Rep. Doris Matsui, D-Sacramento, spoke about her experience in the House, her family’s history of internment and politics in the Trump era Thursday to a crowd of more than 100 at the Citizen Hotel in Sacramento as a part of the “She Shares” series that features prominent women leaders. Matsui answered questions from moderator Karen Breslau, a former Newsweek correspondent, and the audience. Here are some excerpts.
Q: Recently, what have you been hearing from your constituents?
A: Usually you get people talking about Social Security or Medicare, concerns about their own lives. But I can’t believe the number of calls I’ve gotten about the fear of losing health care. I’ve heard people who are afraid of what their immigration status means in light of the president’s new executive orders, very concerned about what’s going to happen.
Another concern,, too about our country vis-à-vis what the president has said about Russia. We have to stand up and say “what’s going on?” And I think, with actions like the Women’s March and others that are going on because of recent legislation and politics, people are doing that. They’re standing up on these bigger issues that they might not have had to before.
Q: You’ve been more open about talking about your and your parents’ experiences with Japanese internment camps. What inspired you to talk openly about this subject?
A: You’re right, I haven’t been very open about this previously. My parents were American citizens. I was born in an internment camp, but my parents never talked to me about this at all, and growing up, it didn’t impact me at all. I had an ordinary American childhood. I think my parents didn’t want to burden me with that experience, they just wanted me to move forward and reach for the stars.
I would hear conversations sometimes about someone they knew in camp was in Chicago or whatever, so I sort of knew that it happened, but I didn’t experience their emotions at all. But when I went to college at Berkeley, I met people who were very affected by the internment, or else their parents were and they talked about it openly. Most of the people who were sent to camp were Americans. And you think about that, how did this wonderful country do that? I think that I started realizing, “this is terrible,” and I started asking my parents about it, started having conversations about it. ... And when the story was told, the emotions came out. It was unbelievable.
I really feel like when you’re talking about subjects like this, it’s a very different experience to have someone talking about it who experienced it, who is telling their personal story. It shares what someone was actually going through during that time and makes people understand that perspective.

Given data:
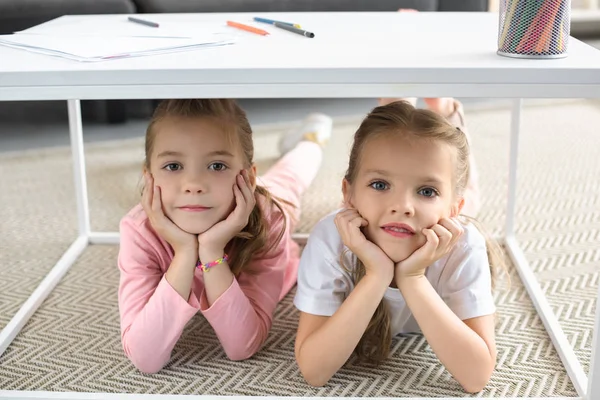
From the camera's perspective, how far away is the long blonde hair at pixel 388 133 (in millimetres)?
963

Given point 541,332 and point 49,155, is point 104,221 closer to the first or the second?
point 49,155

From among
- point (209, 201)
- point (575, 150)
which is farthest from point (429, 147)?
point (575, 150)

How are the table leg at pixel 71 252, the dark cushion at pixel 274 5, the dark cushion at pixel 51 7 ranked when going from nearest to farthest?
the table leg at pixel 71 252, the dark cushion at pixel 51 7, the dark cushion at pixel 274 5

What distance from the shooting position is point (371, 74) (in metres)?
0.79

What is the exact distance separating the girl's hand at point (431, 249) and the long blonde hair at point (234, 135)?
247 mm

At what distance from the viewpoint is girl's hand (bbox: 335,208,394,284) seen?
0.92 meters

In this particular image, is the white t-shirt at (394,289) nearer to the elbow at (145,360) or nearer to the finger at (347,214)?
the finger at (347,214)

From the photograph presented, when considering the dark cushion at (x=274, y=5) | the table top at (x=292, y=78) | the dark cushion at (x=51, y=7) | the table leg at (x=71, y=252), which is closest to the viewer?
the table top at (x=292, y=78)

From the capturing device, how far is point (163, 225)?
3.24 ft

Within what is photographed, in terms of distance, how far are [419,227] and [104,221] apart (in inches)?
34.6

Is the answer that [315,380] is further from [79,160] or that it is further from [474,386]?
[79,160]

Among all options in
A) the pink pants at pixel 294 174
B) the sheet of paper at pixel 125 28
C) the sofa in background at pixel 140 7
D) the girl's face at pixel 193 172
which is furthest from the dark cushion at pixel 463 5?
the girl's face at pixel 193 172

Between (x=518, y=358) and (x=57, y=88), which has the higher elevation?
(x=57, y=88)

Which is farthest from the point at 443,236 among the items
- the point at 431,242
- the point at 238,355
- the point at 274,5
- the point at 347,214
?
the point at 274,5
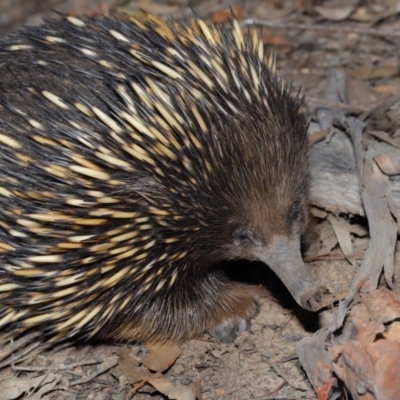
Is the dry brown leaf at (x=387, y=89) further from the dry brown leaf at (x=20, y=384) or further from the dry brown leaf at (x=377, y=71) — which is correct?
the dry brown leaf at (x=20, y=384)

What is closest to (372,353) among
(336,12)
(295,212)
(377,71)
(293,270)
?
(293,270)

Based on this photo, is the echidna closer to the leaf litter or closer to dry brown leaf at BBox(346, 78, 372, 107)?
the leaf litter

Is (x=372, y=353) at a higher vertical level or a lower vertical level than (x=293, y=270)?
lower

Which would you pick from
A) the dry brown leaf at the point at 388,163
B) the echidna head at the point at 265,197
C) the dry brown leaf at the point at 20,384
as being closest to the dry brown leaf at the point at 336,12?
the dry brown leaf at the point at 388,163

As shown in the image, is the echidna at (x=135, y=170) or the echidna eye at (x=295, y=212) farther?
the echidna eye at (x=295, y=212)

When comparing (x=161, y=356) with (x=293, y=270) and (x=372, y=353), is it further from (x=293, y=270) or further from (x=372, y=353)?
(x=372, y=353)

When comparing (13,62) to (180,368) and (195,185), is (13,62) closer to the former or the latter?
(195,185)

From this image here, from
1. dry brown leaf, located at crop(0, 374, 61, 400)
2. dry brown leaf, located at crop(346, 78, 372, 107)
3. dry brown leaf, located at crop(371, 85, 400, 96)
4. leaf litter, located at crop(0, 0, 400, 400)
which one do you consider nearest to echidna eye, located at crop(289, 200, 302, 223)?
leaf litter, located at crop(0, 0, 400, 400)
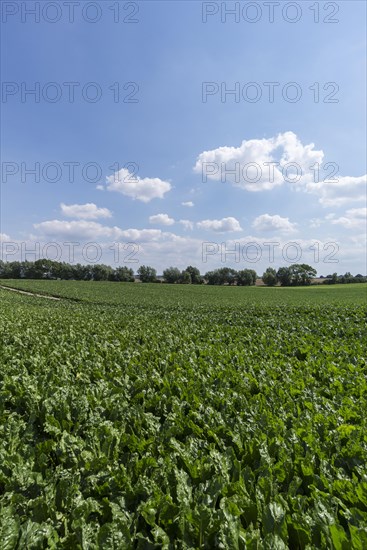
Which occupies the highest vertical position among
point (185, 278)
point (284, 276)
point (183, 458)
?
point (284, 276)

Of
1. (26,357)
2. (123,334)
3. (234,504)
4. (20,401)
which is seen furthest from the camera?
(123,334)

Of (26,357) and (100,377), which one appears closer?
(100,377)

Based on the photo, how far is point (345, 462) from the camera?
332 cm

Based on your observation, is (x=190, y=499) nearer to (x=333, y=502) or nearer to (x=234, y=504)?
(x=234, y=504)

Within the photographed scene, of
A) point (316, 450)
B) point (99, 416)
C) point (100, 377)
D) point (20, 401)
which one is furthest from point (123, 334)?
point (316, 450)

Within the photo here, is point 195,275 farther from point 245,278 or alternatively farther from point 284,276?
point 284,276

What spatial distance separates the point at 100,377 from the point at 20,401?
5.48 ft

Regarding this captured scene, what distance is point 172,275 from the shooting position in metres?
121

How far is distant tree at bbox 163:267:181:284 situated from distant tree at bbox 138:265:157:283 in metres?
5.89

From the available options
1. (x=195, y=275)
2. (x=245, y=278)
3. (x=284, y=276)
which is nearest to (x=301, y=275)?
(x=284, y=276)

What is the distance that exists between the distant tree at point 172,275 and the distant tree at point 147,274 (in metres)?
5.89

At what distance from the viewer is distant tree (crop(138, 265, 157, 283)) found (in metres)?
125

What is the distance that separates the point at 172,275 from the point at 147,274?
449 inches

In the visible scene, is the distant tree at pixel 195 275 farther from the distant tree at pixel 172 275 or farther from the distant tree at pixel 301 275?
the distant tree at pixel 301 275
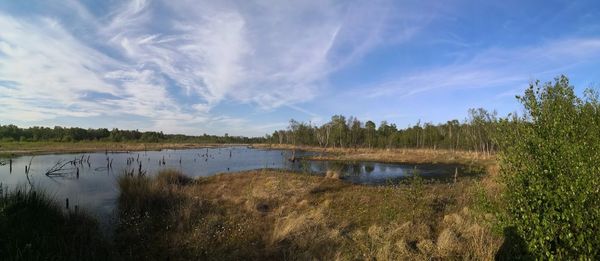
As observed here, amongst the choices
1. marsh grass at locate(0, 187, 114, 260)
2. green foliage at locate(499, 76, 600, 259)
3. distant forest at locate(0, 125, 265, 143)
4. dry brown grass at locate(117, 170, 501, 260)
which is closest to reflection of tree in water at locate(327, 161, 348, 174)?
dry brown grass at locate(117, 170, 501, 260)

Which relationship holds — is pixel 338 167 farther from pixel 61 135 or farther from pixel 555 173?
pixel 61 135

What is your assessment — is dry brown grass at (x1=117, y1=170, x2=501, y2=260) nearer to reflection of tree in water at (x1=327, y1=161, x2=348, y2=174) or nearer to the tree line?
reflection of tree in water at (x1=327, y1=161, x2=348, y2=174)

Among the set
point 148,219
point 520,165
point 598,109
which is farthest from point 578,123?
point 148,219

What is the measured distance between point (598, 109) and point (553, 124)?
0.94 meters

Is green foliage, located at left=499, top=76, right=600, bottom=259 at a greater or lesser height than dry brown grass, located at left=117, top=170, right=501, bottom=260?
greater

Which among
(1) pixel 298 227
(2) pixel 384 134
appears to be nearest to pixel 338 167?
(1) pixel 298 227

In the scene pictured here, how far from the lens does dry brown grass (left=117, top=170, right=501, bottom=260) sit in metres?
8.40

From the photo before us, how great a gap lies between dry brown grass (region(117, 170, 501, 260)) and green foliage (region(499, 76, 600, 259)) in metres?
1.92

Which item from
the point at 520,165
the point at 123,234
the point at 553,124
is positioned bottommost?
the point at 123,234

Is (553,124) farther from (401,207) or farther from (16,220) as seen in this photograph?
(16,220)

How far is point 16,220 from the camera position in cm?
852

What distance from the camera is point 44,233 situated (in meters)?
8.30

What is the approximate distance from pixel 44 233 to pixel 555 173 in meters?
11.2

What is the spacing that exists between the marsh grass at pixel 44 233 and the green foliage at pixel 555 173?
29.7ft
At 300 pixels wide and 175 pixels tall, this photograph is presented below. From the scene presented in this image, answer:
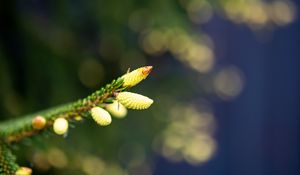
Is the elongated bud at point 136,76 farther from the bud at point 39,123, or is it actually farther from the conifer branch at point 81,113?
the bud at point 39,123

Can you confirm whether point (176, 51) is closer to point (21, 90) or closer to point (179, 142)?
point (179, 142)

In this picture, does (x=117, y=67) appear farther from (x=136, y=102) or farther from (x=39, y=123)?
(x=136, y=102)

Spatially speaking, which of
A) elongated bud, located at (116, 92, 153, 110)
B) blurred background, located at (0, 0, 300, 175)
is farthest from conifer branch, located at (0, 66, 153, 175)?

To do:
• a. Please reproduce the Matsui interview text from "Another concern,, too" up to and including "had to before.".
• b. Answer these questions from the Matsui interview text:
(i) At which hotel did the event take place?
(ii) Who moderated the conversation?
(iii) Where did Matsui attend college?

Response list:
• a.
Another concern,, too about our country vis-à-vis what the president has said about Russia. We have to stand up and say “what’s going on?” And I think, with actions like the Women’s March and others that are going on because of recent legislation and politics, people are doing that. They’re standing up on these bigger issues that they might not have had to before.

• b.
(i) The Citizen Hotel in Sacramento
(ii) Karen Breslau
(iii) Berkeley